Sul fronte Fed i dati sembrerebbero facilitarne le decisioni visti i segnali di tonicità dell’economia (entrambi gli indici Pmi sono sopra 50, soglia che separa contrazione da crescita). Alcuni membri apicali della banca centrale coerentemente hanno dichiarato di attendersi un taglio nell’anno in corso e che comunque prima di muoversi sarebbe opportuno avere un quadro meglio delineato, cosa che potrebbe avvenire tra 3-6 mesi, quando forse si capirà qualcosa in più sui dazi.

I tassi eurozona vengono coinvolti solo in parte dal rialzo di quelli Usa, vuoi perché alcune vicende (downgrade) sono interne agli Stati Uniti, vuoi perché i dati usciti in settimana mostrano qualche segnale di debolezza del quadro economico.
Per la Commissione europea il Pil crescerà dello 0,9% nel 2025 (precedente previsione 1,3%) e dell’1,4% (1,6% precedente). L’inflazione definitiva di aprile si conferma a 0,6% mese e 2,2% tendenziale.
• • • • • • •
Consegna dell'esercizio: Prosegui il commento sui tassi e sull'economia di Stati Uniti ed eurozona, ripartendo dopo la sua ultima frase. Il materiale qui sotto non serve per svolgere l'esercizio.

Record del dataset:
• • • • • • •
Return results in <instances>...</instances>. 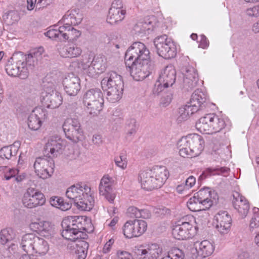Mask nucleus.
Instances as JSON below:
<instances>
[{"instance_id":"1","label":"nucleus","mask_w":259,"mask_h":259,"mask_svg":"<svg viewBox=\"0 0 259 259\" xmlns=\"http://www.w3.org/2000/svg\"><path fill=\"white\" fill-rule=\"evenodd\" d=\"M167 173L165 166H156L142 171L139 176L142 188L148 191L160 188L167 179Z\"/></svg>"},{"instance_id":"2","label":"nucleus","mask_w":259,"mask_h":259,"mask_svg":"<svg viewBox=\"0 0 259 259\" xmlns=\"http://www.w3.org/2000/svg\"><path fill=\"white\" fill-rule=\"evenodd\" d=\"M90 192V188L85 185L83 187L77 184L69 187L66 192V195L78 209L90 211L94 203L93 197L89 194Z\"/></svg>"},{"instance_id":"3","label":"nucleus","mask_w":259,"mask_h":259,"mask_svg":"<svg viewBox=\"0 0 259 259\" xmlns=\"http://www.w3.org/2000/svg\"><path fill=\"white\" fill-rule=\"evenodd\" d=\"M101 86L106 93V98L111 103H116L121 98L123 82L121 76L114 71L107 73L101 81Z\"/></svg>"},{"instance_id":"4","label":"nucleus","mask_w":259,"mask_h":259,"mask_svg":"<svg viewBox=\"0 0 259 259\" xmlns=\"http://www.w3.org/2000/svg\"><path fill=\"white\" fill-rule=\"evenodd\" d=\"M204 143L201 136L196 134L183 137L178 142L180 155L188 158L198 156L203 150Z\"/></svg>"},{"instance_id":"5","label":"nucleus","mask_w":259,"mask_h":259,"mask_svg":"<svg viewBox=\"0 0 259 259\" xmlns=\"http://www.w3.org/2000/svg\"><path fill=\"white\" fill-rule=\"evenodd\" d=\"M106 63L105 56L100 54L94 56L90 53L82 56L78 62V66L89 76L96 77L105 70Z\"/></svg>"},{"instance_id":"6","label":"nucleus","mask_w":259,"mask_h":259,"mask_svg":"<svg viewBox=\"0 0 259 259\" xmlns=\"http://www.w3.org/2000/svg\"><path fill=\"white\" fill-rule=\"evenodd\" d=\"M83 102L87 108L89 113L92 116H96L103 109V96L99 89L89 90L84 94Z\"/></svg>"},{"instance_id":"7","label":"nucleus","mask_w":259,"mask_h":259,"mask_svg":"<svg viewBox=\"0 0 259 259\" xmlns=\"http://www.w3.org/2000/svg\"><path fill=\"white\" fill-rule=\"evenodd\" d=\"M149 50L143 43L139 41L135 42L127 49L125 54V65H131L134 62L149 59Z\"/></svg>"},{"instance_id":"8","label":"nucleus","mask_w":259,"mask_h":259,"mask_svg":"<svg viewBox=\"0 0 259 259\" xmlns=\"http://www.w3.org/2000/svg\"><path fill=\"white\" fill-rule=\"evenodd\" d=\"M129 68L131 75L137 81L142 80L148 76L154 69V64L149 59L134 62L131 65H126Z\"/></svg>"},{"instance_id":"9","label":"nucleus","mask_w":259,"mask_h":259,"mask_svg":"<svg viewBox=\"0 0 259 259\" xmlns=\"http://www.w3.org/2000/svg\"><path fill=\"white\" fill-rule=\"evenodd\" d=\"M154 44L159 56L166 59L174 58L177 54V49L174 42L166 35L156 37Z\"/></svg>"},{"instance_id":"10","label":"nucleus","mask_w":259,"mask_h":259,"mask_svg":"<svg viewBox=\"0 0 259 259\" xmlns=\"http://www.w3.org/2000/svg\"><path fill=\"white\" fill-rule=\"evenodd\" d=\"M63 129L66 137L74 143H77L84 138L83 132L78 119H67L63 125Z\"/></svg>"},{"instance_id":"11","label":"nucleus","mask_w":259,"mask_h":259,"mask_svg":"<svg viewBox=\"0 0 259 259\" xmlns=\"http://www.w3.org/2000/svg\"><path fill=\"white\" fill-rule=\"evenodd\" d=\"M44 194L40 191L32 188H29L24 194L22 202L24 207L33 208L42 206L46 203Z\"/></svg>"},{"instance_id":"12","label":"nucleus","mask_w":259,"mask_h":259,"mask_svg":"<svg viewBox=\"0 0 259 259\" xmlns=\"http://www.w3.org/2000/svg\"><path fill=\"white\" fill-rule=\"evenodd\" d=\"M147 223L143 220L135 219L127 221L122 230L125 237L132 238L142 235L147 230Z\"/></svg>"},{"instance_id":"13","label":"nucleus","mask_w":259,"mask_h":259,"mask_svg":"<svg viewBox=\"0 0 259 259\" xmlns=\"http://www.w3.org/2000/svg\"><path fill=\"white\" fill-rule=\"evenodd\" d=\"M33 167L37 175L40 178L46 179L54 172V163L52 158L39 157L36 158Z\"/></svg>"},{"instance_id":"14","label":"nucleus","mask_w":259,"mask_h":259,"mask_svg":"<svg viewBox=\"0 0 259 259\" xmlns=\"http://www.w3.org/2000/svg\"><path fill=\"white\" fill-rule=\"evenodd\" d=\"M16 63H12L10 61L6 66V71L8 74L11 76H18L21 79H24L27 78L29 74L28 68L23 66V59H16Z\"/></svg>"},{"instance_id":"15","label":"nucleus","mask_w":259,"mask_h":259,"mask_svg":"<svg viewBox=\"0 0 259 259\" xmlns=\"http://www.w3.org/2000/svg\"><path fill=\"white\" fill-rule=\"evenodd\" d=\"M214 221L216 229L221 234L229 232L232 224V218L227 211H219L214 217Z\"/></svg>"},{"instance_id":"16","label":"nucleus","mask_w":259,"mask_h":259,"mask_svg":"<svg viewBox=\"0 0 259 259\" xmlns=\"http://www.w3.org/2000/svg\"><path fill=\"white\" fill-rule=\"evenodd\" d=\"M197 227L189 225H182L176 223L172 230L174 237L178 240H184L192 238L197 233Z\"/></svg>"},{"instance_id":"17","label":"nucleus","mask_w":259,"mask_h":259,"mask_svg":"<svg viewBox=\"0 0 259 259\" xmlns=\"http://www.w3.org/2000/svg\"><path fill=\"white\" fill-rule=\"evenodd\" d=\"M82 238H78L75 240L69 241L67 248L72 253L76 254V259H85L88 248L89 243Z\"/></svg>"},{"instance_id":"18","label":"nucleus","mask_w":259,"mask_h":259,"mask_svg":"<svg viewBox=\"0 0 259 259\" xmlns=\"http://www.w3.org/2000/svg\"><path fill=\"white\" fill-rule=\"evenodd\" d=\"M183 74V88L187 91H191L197 85L198 75L196 70L192 66H185L182 69Z\"/></svg>"},{"instance_id":"19","label":"nucleus","mask_w":259,"mask_h":259,"mask_svg":"<svg viewBox=\"0 0 259 259\" xmlns=\"http://www.w3.org/2000/svg\"><path fill=\"white\" fill-rule=\"evenodd\" d=\"M112 178L108 175H105L100 181L99 186V194L103 196L110 203H113L115 198V194L112 188Z\"/></svg>"},{"instance_id":"20","label":"nucleus","mask_w":259,"mask_h":259,"mask_svg":"<svg viewBox=\"0 0 259 259\" xmlns=\"http://www.w3.org/2000/svg\"><path fill=\"white\" fill-rule=\"evenodd\" d=\"M47 117V113L46 110L41 108H35L28 117V126L30 129L36 131L40 127L42 120Z\"/></svg>"},{"instance_id":"21","label":"nucleus","mask_w":259,"mask_h":259,"mask_svg":"<svg viewBox=\"0 0 259 259\" xmlns=\"http://www.w3.org/2000/svg\"><path fill=\"white\" fill-rule=\"evenodd\" d=\"M162 251L159 245L154 243L138 248L136 253L143 259H157Z\"/></svg>"},{"instance_id":"22","label":"nucleus","mask_w":259,"mask_h":259,"mask_svg":"<svg viewBox=\"0 0 259 259\" xmlns=\"http://www.w3.org/2000/svg\"><path fill=\"white\" fill-rule=\"evenodd\" d=\"M233 197L232 204L234 208L242 218L245 217L249 210L248 201L237 192L233 193Z\"/></svg>"},{"instance_id":"23","label":"nucleus","mask_w":259,"mask_h":259,"mask_svg":"<svg viewBox=\"0 0 259 259\" xmlns=\"http://www.w3.org/2000/svg\"><path fill=\"white\" fill-rule=\"evenodd\" d=\"M63 84L66 93L70 96H75L80 89V79L73 74L63 79Z\"/></svg>"},{"instance_id":"24","label":"nucleus","mask_w":259,"mask_h":259,"mask_svg":"<svg viewBox=\"0 0 259 259\" xmlns=\"http://www.w3.org/2000/svg\"><path fill=\"white\" fill-rule=\"evenodd\" d=\"M176 78V71L172 65H169L161 71L157 80L163 83L164 87H168L172 85Z\"/></svg>"},{"instance_id":"25","label":"nucleus","mask_w":259,"mask_h":259,"mask_svg":"<svg viewBox=\"0 0 259 259\" xmlns=\"http://www.w3.org/2000/svg\"><path fill=\"white\" fill-rule=\"evenodd\" d=\"M43 100L48 108L55 109L58 108L62 103V97L61 94L55 90L46 91V95Z\"/></svg>"},{"instance_id":"26","label":"nucleus","mask_w":259,"mask_h":259,"mask_svg":"<svg viewBox=\"0 0 259 259\" xmlns=\"http://www.w3.org/2000/svg\"><path fill=\"white\" fill-rule=\"evenodd\" d=\"M206 96L199 90H196L192 95L188 104L193 107V111L198 112L206 107Z\"/></svg>"},{"instance_id":"27","label":"nucleus","mask_w":259,"mask_h":259,"mask_svg":"<svg viewBox=\"0 0 259 259\" xmlns=\"http://www.w3.org/2000/svg\"><path fill=\"white\" fill-rule=\"evenodd\" d=\"M83 15L79 10L68 11L63 16L62 20L65 25H76L80 24L82 20Z\"/></svg>"},{"instance_id":"28","label":"nucleus","mask_w":259,"mask_h":259,"mask_svg":"<svg viewBox=\"0 0 259 259\" xmlns=\"http://www.w3.org/2000/svg\"><path fill=\"white\" fill-rule=\"evenodd\" d=\"M63 145L60 138L52 137L48 141L46 145L45 151L46 153H50L52 155L57 156L61 151Z\"/></svg>"},{"instance_id":"29","label":"nucleus","mask_w":259,"mask_h":259,"mask_svg":"<svg viewBox=\"0 0 259 259\" xmlns=\"http://www.w3.org/2000/svg\"><path fill=\"white\" fill-rule=\"evenodd\" d=\"M20 145L19 141H16L12 145L2 148L0 150V157L7 159L15 158Z\"/></svg>"},{"instance_id":"30","label":"nucleus","mask_w":259,"mask_h":259,"mask_svg":"<svg viewBox=\"0 0 259 259\" xmlns=\"http://www.w3.org/2000/svg\"><path fill=\"white\" fill-rule=\"evenodd\" d=\"M62 231V236L66 239L70 241H74L78 238H82V236H79L75 231H74L69 226V219H63L61 223Z\"/></svg>"},{"instance_id":"31","label":"nucleus","mask_w":259,"mask_h":259,"mask_svg":"<svg viewBox=\"0 0 259 259\" xmlns=\"http://www.w3.org/2000/svg\"><path fill=\"white\" fill-rule=\"evenodd\" d=\"M37 236L33 233H28L23 235L21 239V247L22 249L28 253L33 254V248Z\"/></svg>"},{"instance_id":"32","label":"nucleus","mask_w":259,"mask_h":259,"mask_svg":"<svg viewBox=\"0 0 259 259\" xmlns=\"http://www.w3.org/2000/svg\"><path fill=\"white\" fill-rule=\"evenodd\" d=\"M125 13V10L123 9L110 8L108 12L107 21L112 25L117 24L123 20Z\"/></svg>"},{"instance_id":"33","label":"nucleus","mask_w":259,"mask_h":259,"mask_svg":"<svg viewBox=\"0 0 259 259\" xmlns=\"http://www.w3.org/2000/svg\"><path fill=\"white\" fill-rule=\"evenodd\" d=\"M153 30V25L150 21L145 20L138 22L134 27L133 31L137 36H142L149 34Z\"/></svg>"},{"instance_id":"34","label":"nucleus","mask_w":259,"mask_h":259,"mask_svg":"<svg viewBox=\"0 0 259 259\" xmlns=\"http://www.w3.org/2000/svg\"><path fill=\"white\" fill-rule=\"evenodd\" d=\"M63 33L62 34L63 41L68 40L74 41L81 35L80 31L76 30L71 26L64 25L62 26Z\"/></svg>"},{"instance_id":"35","label":"nucleus","mask_w":259,"mask_h":259,"mask_svg":"<svg viewBox=\"0 0 259 259\" xmlns=\"http://www.w3.org/2000/svg\"><path fill=\"white\" fill-rule=\"evenodd\" d=\"M214 246L209 241L205 240L198 243L196 246V250L198 255L202 257H206L210 255L214 251Z\"/></svg>"},{"instance_id":"36","label":"nucleus","mask_w":259,"mask_h":259,"mask_svg":"<svg viewBox=\"0 0 259 259\" xmlns=\"http://www.w3.org/2000/svg\"><path fill=\"white\" fill-rule=\"evenodd\" d=\"M195 195L199 201L204 205V207L207 209L209 208L212 205L211 200V192L209 188L201 189Z\"/></svg>"},{"instance_id":"37","label":"nucleus","mask_w":259,"mask_h":259,"mask_svg":"<svg viewBox=\"0 0 259 259\" xmlns=\"http://www.w3.org/2000/svg\"><path fill=\"white\" fill-rule=\"evenodd\" d=\"M83 220L82 217L75 216L72 218V220H69V226L75 232L79 234V236H82L83 239H85L87 235L82 232V231L85 230V228L82 224Z\"/></svg>"},{"instance_id":"38","label":"nucleus","mask_w":259,"mask_h":259,"mask_svg":"<svg viewBox=\"0 0 259 259\" xmlns=\"http://www.w3.org/2000/svg\"><path fill=\"white\" fill-rule=\"evenodd\" d=\"M33 248V253H37L40 255H45L49 250V245L44 238L37 236Z\"/></svg>"},{"instance_id":"39","label":"nucleus","mask_w":259,"mask_h":259,"mask_svg":"<svg viewBox=\"0 0 259 259\" xmlns=\"http://www.w3.org/2000/svg\"><path fill=\"white\" fill-rule=\"evenodd\" d=\"M209 114L205 116L200 118L196 123V128L200 133L203 134H210V124L211 117H209Z\"/></svg>"},{"instance_id":"40","label":"nucleus","mask_w":259,"mask_h":259,"mask_svg":"<svg viewBox=\"0 0 259 259\" xmlns=\"http://www.w3.org/2000/svg\"><path fill=\"white\" fill-rule=\"evenodd\" d=\"M210 118L211 117L210 124V134L216 133L224 128L225 123L224 120L220 118L214 114H209Z\"/></svg>"},{"instance_id":"41","label":"nucleus","mask_w":259,"mask_h":259,"mask_svg":"<svg viewBox=\"0 0 259 259\" xmlns=\"http://www.w3.org/2000/svg\"><path fill=\"white\" fill-rule=\"evenodd\" d=\"M230 169L226 167H209L206 169L202 174L199 176L198 181H201L205 179L207 176L215 175H223L225 176L229 171Z\"/></svg>"},{"instance_id":"42","label":"nucleus","mask_w":259,"mask_h":259,"mask_svg":"<svg viewBox=\"0 0 259 259\" xmlns=\"http://www.w3.org/2000/svg\"><path fill=\"white\" fill-rule=\"evenodd\" d=\"M193 111V107H191L188 103L179 109V116L178 120L182 121L188 119L191 115L196 113Z\"/></svg>"},{"instance_id":"43","label":"nucleus","mask_w":259,"mask_h":259,"mask_svg":"<svg viewBox=\"0 0 259 259\" xmlns=\"http://www.w3.org/2000/svg\"><path fill=\"white\" fill-rule=\"evenodd\" d=\"M188 208L192 211H199L207 209L204 207L199 200L195 195L189 199L187 203Z\"/></svg>"},{"instance_id":"44","label":"nucleus","mask_w":259,"mask_h":259,"mask_svg":"<svg viewBox=\"0 0 259 259\" xmlns=\"http://www.w3.org/2000/svg\"><path fill=\"white\" fill-rule=\"evenodd\" d=\"M15 236V234L12 228L4 229L0 232V241L2 244L5 245L12 241Z\"/></svg>"},{"instance_id":"45","label":"nucleus","mask_w":259,"mask_h":259,"mask_svg":"<svg viewBox=\"0 0 259 259\" xmlns=\"http://www.w3.org/2000/svg\"><path fill=\"white\" fill-rule=\"evenodd\" d=\"M39 228V234L46 237L53 236L55 234L54 225L49 222H42Z\"/></svg>"},{"instance_id":"46","label":"nucleus","mask_w":259,"mask_h":259,"mask_svg":"<svg viewBox=\"0 0 259 259\" xmlns=\"http://www.w3.org/2000/svg\"><path fill=\"white\" fill-rule=\"evenodd\" d=\"M3 19L7 25H11L19 20V16L17 11H10L3 16Z\"/></svg>"},{"instance_id":"47","label":"nucleus","mask_w":259,"mask_h":259,"mask_svg":"<svg viewBox=\"0 0 259 259\" xmlns=\"http://www.w3.org/2000/svg\"><path fill=\"white\" fill-rule=\"evenodd\" d=\"M17 57V59H23V66H25L27 68V66L30 69H32L38 64V61L32 58L31 56L24 55L23 54H20Z\"/></svg>"},{"instance_id":"48","label":"nucleus","mask_w":259,"mask_h":259,"mask_svg":"<svg viewBox=\"0 0 259 259\" xmlns=\"http://www.w3.org/2000/svg\"><path fill=\"white\" fill-rule=\"evenodd\" d=\"M62 26H60L58 29H51L45 33L46 36L53 39H58L63 41L62 35L63 30L61 29Z\"/></svg>"},{"instance_id":"49","label":"nucleus","mask_w":259,"mask_h":259,"mask_svg":"<svg viewBox=\"0 0 259 259\" xmlns=\"http://www.w3.org/2000/svg\"><path fill=\"white\" fill-rule=\"evenodd\" d=\"M127 135L129 136L134 135L136 133L138 129V126L136 120L135 119H131L128 120L127 124Z\"/></svg>"},{"instance_id":"50","label":"nucleus","mask_w":259,"mask_h":259,"mask_svg":"<svg viewBox=\"0 0 259 259\" xmlns=\"http://www.w3.org/2000/svg\"><path fill=\"white\" fill-rule=\"evenodd\" d=\"M4 174V177L6 180H9L14 177V170L7 166H0V175Z\"/></svg>"},{"instance_id":"51","label":"nucleus","mask_w":259,"mask_h":259,"mask_svg":"<svg viewBox=\"0 0 259 259\" xmlns=\"http://www.w3.org/2000/svg\"><path fill=\"white\" fill-rule=\"evenodd\" d=\"M171 259H184L183 251L178 248H173L168 252Z\"/></svg>"},{"instance_id":"52","label":"nucleus","mask_w":259,"mask_h":259,"mask_svg":"<svg viewBox=\"0 0 259 259\" xmlns=\"http://www.w3.org/2000/svg\"><path fill=\"white\" fill-rule=\"evenodd\" d=\"M245 13L249 17L259 18V4L247 9Z\"/></svg>"},{"instance_id":"53","label":"nucleus","mask_w":259,"mask_h":259,"mask_svg":"<svg viewBox=\"0 0 259 259\" xmlns=\"http://www.w3.org/2000/svg\"><path fill=\"white\" fill-rule=\"evenodd\" d=\"M177 223L182 225H189V226L191 227L194 226V224L195 223V220L193 216L188 215L181 218L180 220L177 221Z\"/></svg>"},{"instance_id":"54","label":"nucleus","mask_w":259,"mask_h":259,"mask_svg":"<svg viewBox=\"0 0 259 259\" xmlns=\"http://www.w3.org/2000/svg\"><path fill=\"white\" fill-rule=\"evenodd\" d=\"M114 161L116 165L122 169H124L127 166L126 158L124 155H120L118 157L115 158Z\"/></svg>"},{"instance_id":"55","label":"nucleus","mask_w":259,"mask_h":259,"mask_svg":"<svg viewBox=\"0 0 259 259\" xmlns=\"http://www.w3.org/2000/svg\"><path fill=\"white\" fill-rule=\"evenodd\" d=\"M43 48L40 47L37 49H34L30 51L29 54H28L29 56H31L32 58L35 59L36 61L38 62V61L40 60L42 57V53L43 52Z\"/></svg>"},{"instance_id":"56","label":"nucleus","mask_w":259,"mask_h":259,"mask_svg":"<svg viewBox=\"0 0 259 259\" xmlns=\"http://www.w3.org/2000/svg\"><path fill=\"white\" fill-rule=\"evenodd\" d=\"M167 88V87H165L163 85V83L157 80L153 89V94L155 95L158 96L162 91H163L164 89Z\"/></svg>"},{"instance_id":"57","label":"nucleus","mask_w":259,"mask_h":259,"mask_svg":"<svg viewBox=\"0 0 259 259\" xmlns=\"http://www.w3.org/2000/svg\"><path fill=\"white\" fill-rule=\"evenodd\" d=\"M154 211L155 213L160 217L169 214L170 213V210L169 209L162 206L156 208Z\"/></svg>"},{"instance_id":"58","label":"nucleus","mask_w":259,"mask_h":259,"mask_svg":"<svg viewBox=\"0 0 259 259\" xmlns=\"http://www.w3.org/2000/svg\"><path fill=\"white\" fill-rule=\"evenodd\" d=\"M139 211L140 209L134 206H131L127 209V213L128 216L131 218L135 217L136 218H139Z\"/></svg>"},{"instance_id":"59","label":"nucleus","mask_w":259,"mask_h":259,"mask_svg":"<svg viewBox=\"0 0 259 259\" xmlns=\"http://www.w3.org/2000/svg\"><path fill=\"white\" fill-rule=\"evenodd\" d=\"M196 183V179L193 176L189 177L185 181V189L186 190H188L191 188Z\"/></svg>"},{"instance_id":"60","label":"nucleus","mask_w":259,"mask_h":259,"mask_svg":"<svg viewBox=\"0 0 259 259\" xmlns=\"http://www.w3.org/2000/svg\"><path fill=\"white\" fill-rule=\"evenodd\" d=\"M70 46L62 48L60 52L61 56L64 58H72Z\"/></svg>"},{"instance_id":"61","label":"nucleus","mask_w":259,"mask_h":259,"mask_svg":"<svg viewBox=\"0 0 259 259\" xmlns=\"http://www.w3.org/2000/svg\"><path fill=\"white\" fill-rule=\"evenodd\" d=\"M62 202V198L57 196L52 197L50 200V203L52 206L58 208Z\"/></svg>"},{"instance_id":"62","label":"nucleus","mask_w":259,"mask_h":259,"mask_svg":"<svg viewBox=\"0 0 259 259\" xmlns=\"http://www.w3.org/2000/svg\"><path fill=\"white\" fill-rule=\"evenodd\" d=\"M118 259H132V255L125 251H118L117 252Z\"/></svg>"},{"instance_id":"63","label":"nucleus","mask_w":259,"mask_h":259,"mask_svg":"<svg viewBox=\"0 0 259 259\" xmlns=\"http://www.w3.org/2000/svg\"><path fill=\"white\" fill-rule=\"evenodd\" d=\"M70 48L72 58L77 57L81 54L82 50L79 47L73 45L70 46Z\"/></svg>"},{"instance_id":"64","label":"nucleus","mask_w":259,"mask_h":259,"mask_svg":"<svg viewBox=\"0 0 259 259\" xmlns=\"http://www.w3.org/2000/svg\"><path fill=\"white\" fill-rule=\"evenodd\" d=\"M259 227V215H253L250 223L251 228H256Z\"/></svg>"}]
</instances>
• • • • • • •
Risposta all'esercizio:
A maggio l’attività delle imprese della zona euro è tornata inaspettatamente in contrazione, poiché l’importante settore dei servizi ha subito un’ulteriore flessione della domanda, a fronte di un settore manifatturiero che ha mostrato nuovi segni di stabilizzazione. L’indice composito preliminare Pmi per la zona euro, considerato un buon indicatore per la crescita, è sceso questo mese a 49,5 da 50,4 di aprile. Il mese di maggio segna la prima lettura per quest’anno al di sotto della soglia di 50 che separa la crescita dalla contrazione, in contrasto con le aspettative di un aumento a 50,7.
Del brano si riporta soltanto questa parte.